Home Budgeting How To Get the Stock Market Right 6 Months In a Row

How To Get the Stock Market Right 6 Months In a Row

Imagine receiving a letter at the start of the month predicting that the stock market will rise. Just another cold sell so you bin it and probably won’t recall it when the market does indeed rise. Then the next month, a similar letter is received but this time it says the market will fall. This time when it falls, maybe you will remember the letter? Now let’s say that this continues every month. A letter arrives and correctly predicts the direction of the stock market. Would you not start to think that there was someone very clever behind these letters? And how many months would need to go by before you gave him your money to invest?

However, after you have invested and your money is largely gone, you sit down and ask how could I be so wrong? The answer is that you fell victim to ignoring the silent witnesses. This is how it works.

Take the names and addresses of 10,000 people. Mail 5,000 saying the market will rise and 5,000 saying the market will fall. Next month repeat the 50/50 split but only mail those who got the letter that made the correct prediction in the previous mailing. Repeat monthly until you have a much-reduced list of people who have always received the correct forecast. Basically when you sit down having received the correct forecast for the last 6 months then out of the 10,000 which were mailed initially there are now 312 who like you are thinking they are onto something good. The other 9,688 are silent witnesses. They all received a letter where the forecast was wrong but you don’t know about them. They are the silent witnesses.

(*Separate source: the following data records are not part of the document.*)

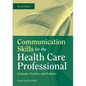 Communication Skills for the Health Care Professional: Concepts, Practice, and Evidence: Concepts, Practice, and Evidence - Paperback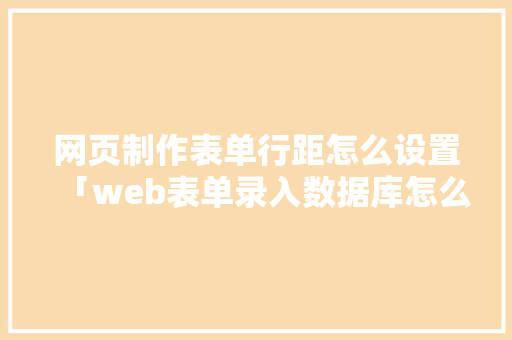网页制作表单行距怎么设置「web表单录入数据库怎么做」
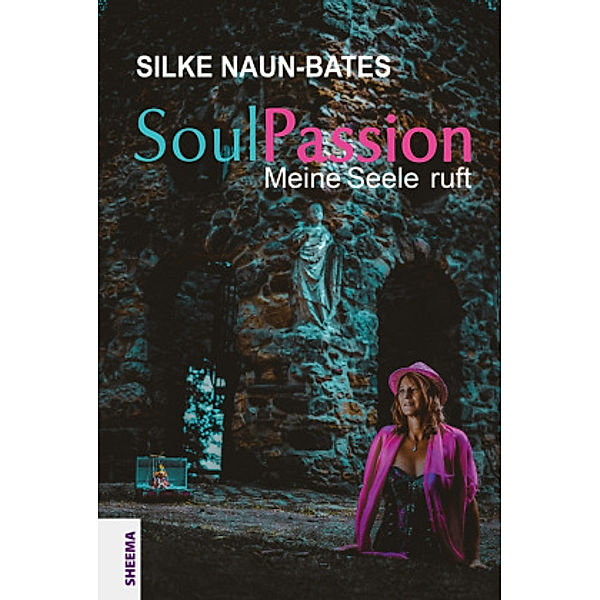 Naun-Bates, S: SoulPassion, Silke Naun-Bates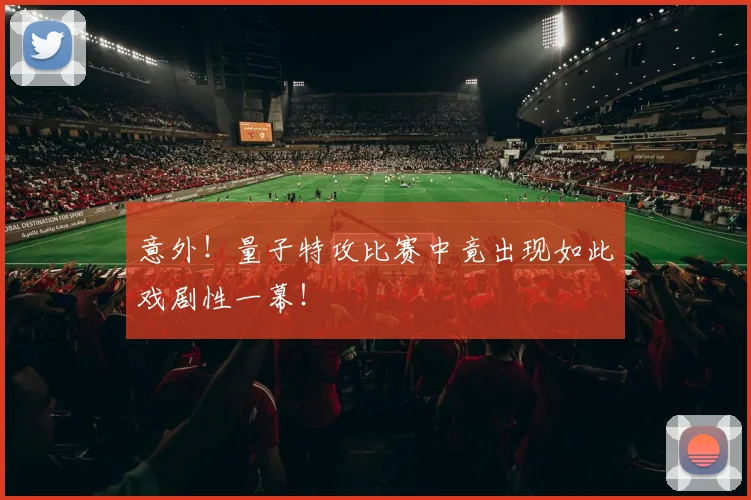 意外！量子特攻比赛中竟出现如此戏剧性一幕！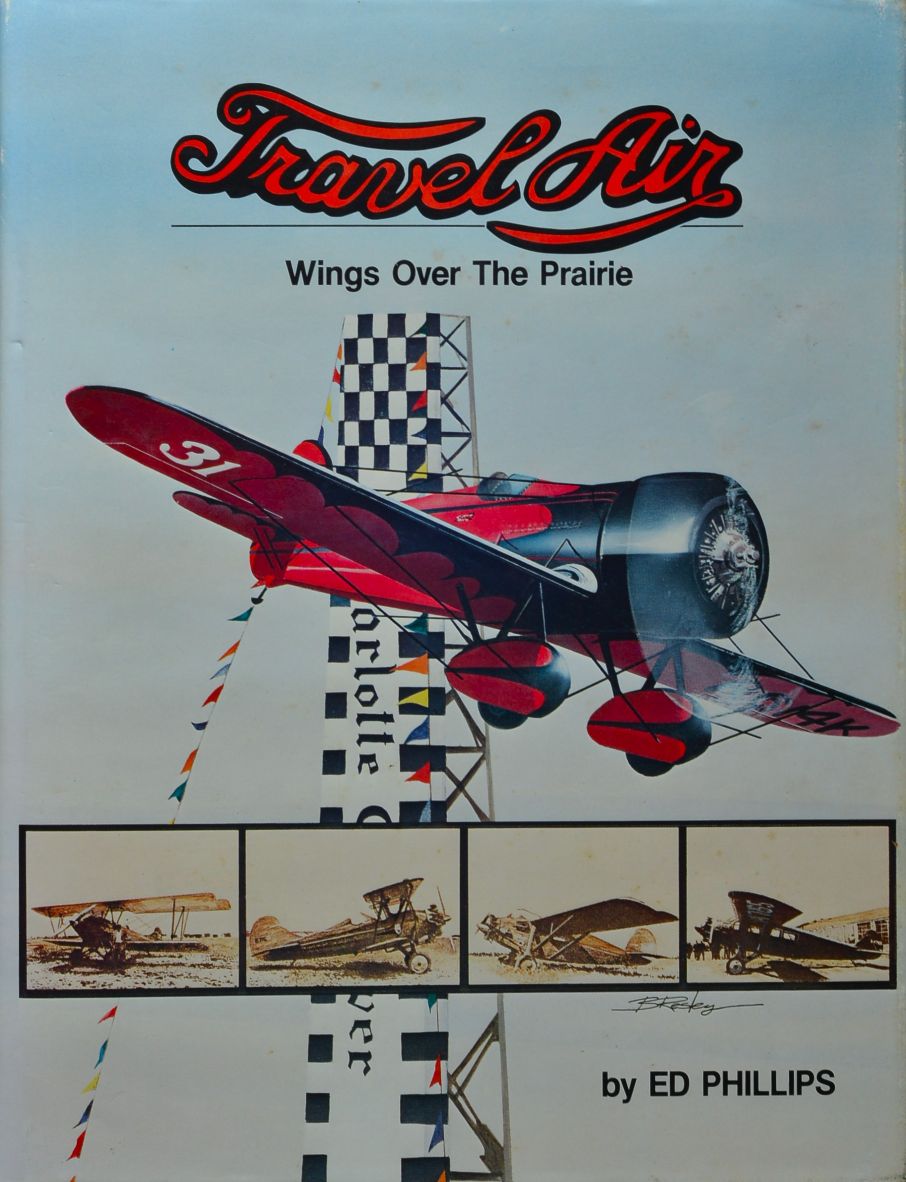 Travel Air : Wings over the Prairie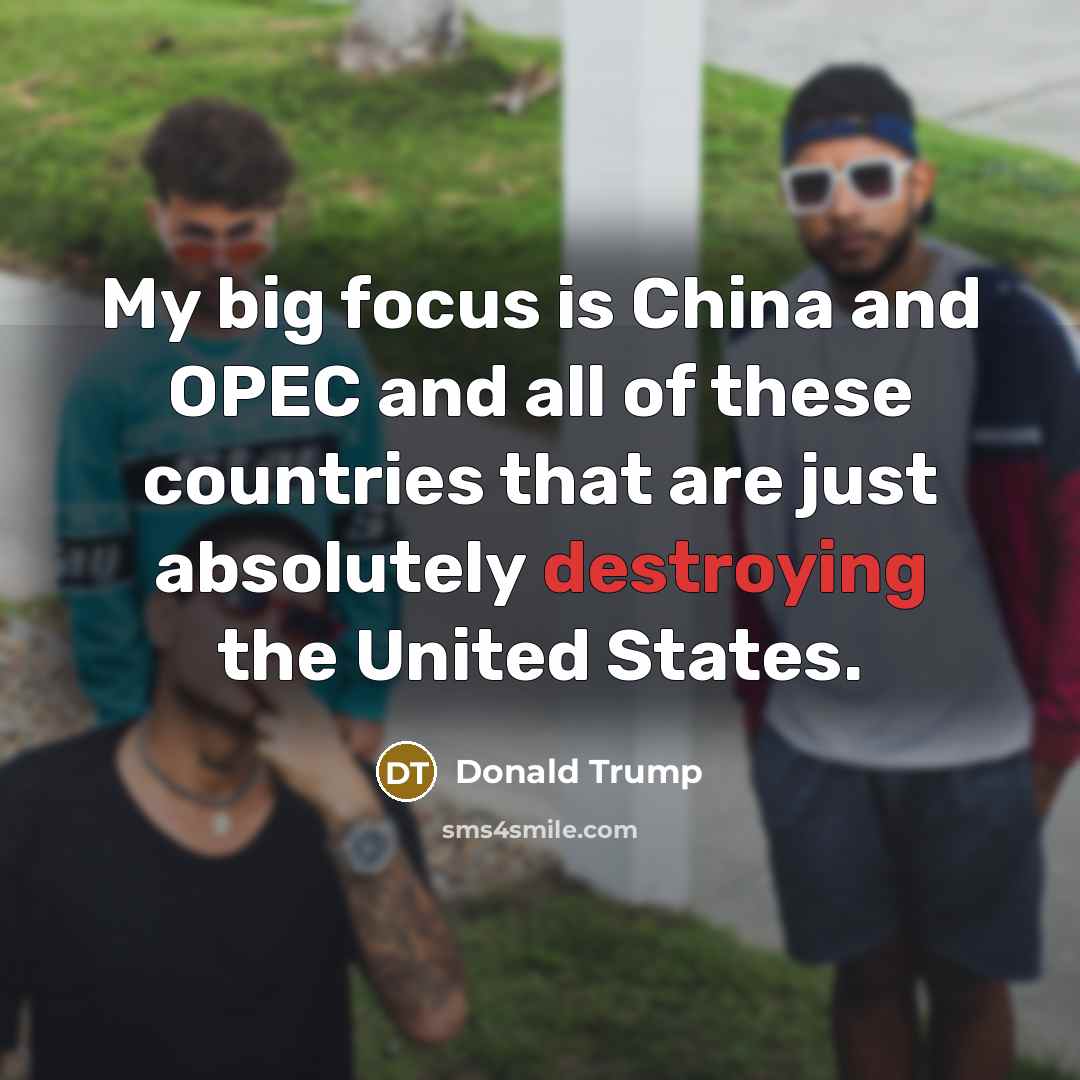 “My big focus is China and OPEC and all of…” quote by Donald Trump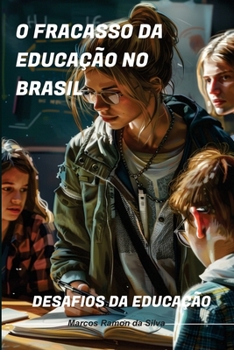 O Fracasso da Educação no Brasil: Desafios da Educação (Portuguese Edition)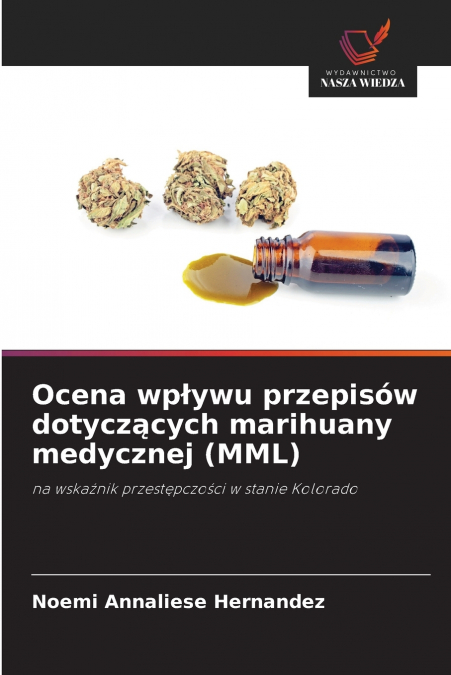 OCENA WP?YWU PRZEPISOW DOTYCZ?CYCH MARIHUANY MEDYCZNEJ (MML)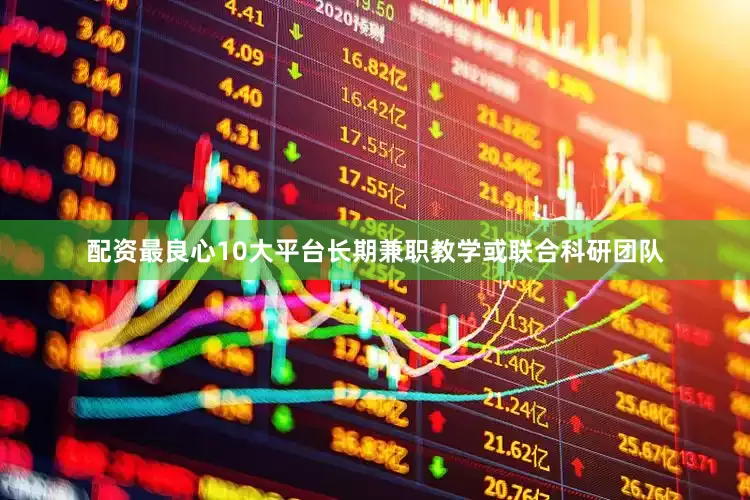 配资最良心10大平台长期兼职教学或联合科研团队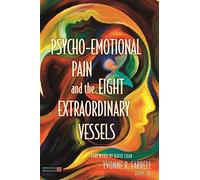 Psycho-Emotional Pain and the Eight Extraordinary Vessels: Treating the Spirit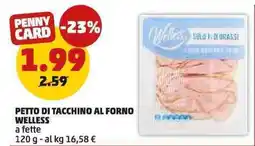 PENNY Petto di tacchino al forno WELLESS offerta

This problem also goes under the name of the survivorship bias and was highlighted by Nassim Nicholas Taleb in his highly provocative book “The Black Swan”.

So where else does this crop up in life? Well in his book he argues that this is one of the main drivers which brings the problem of Black Swans and unexpected disasters into our lives. But on a more mundane level, he also suggests that this lack of insight, only seeing what we want to see, also has impacts on areas as diverse as the nature vs nurture debate and the illusion of skills in many professions.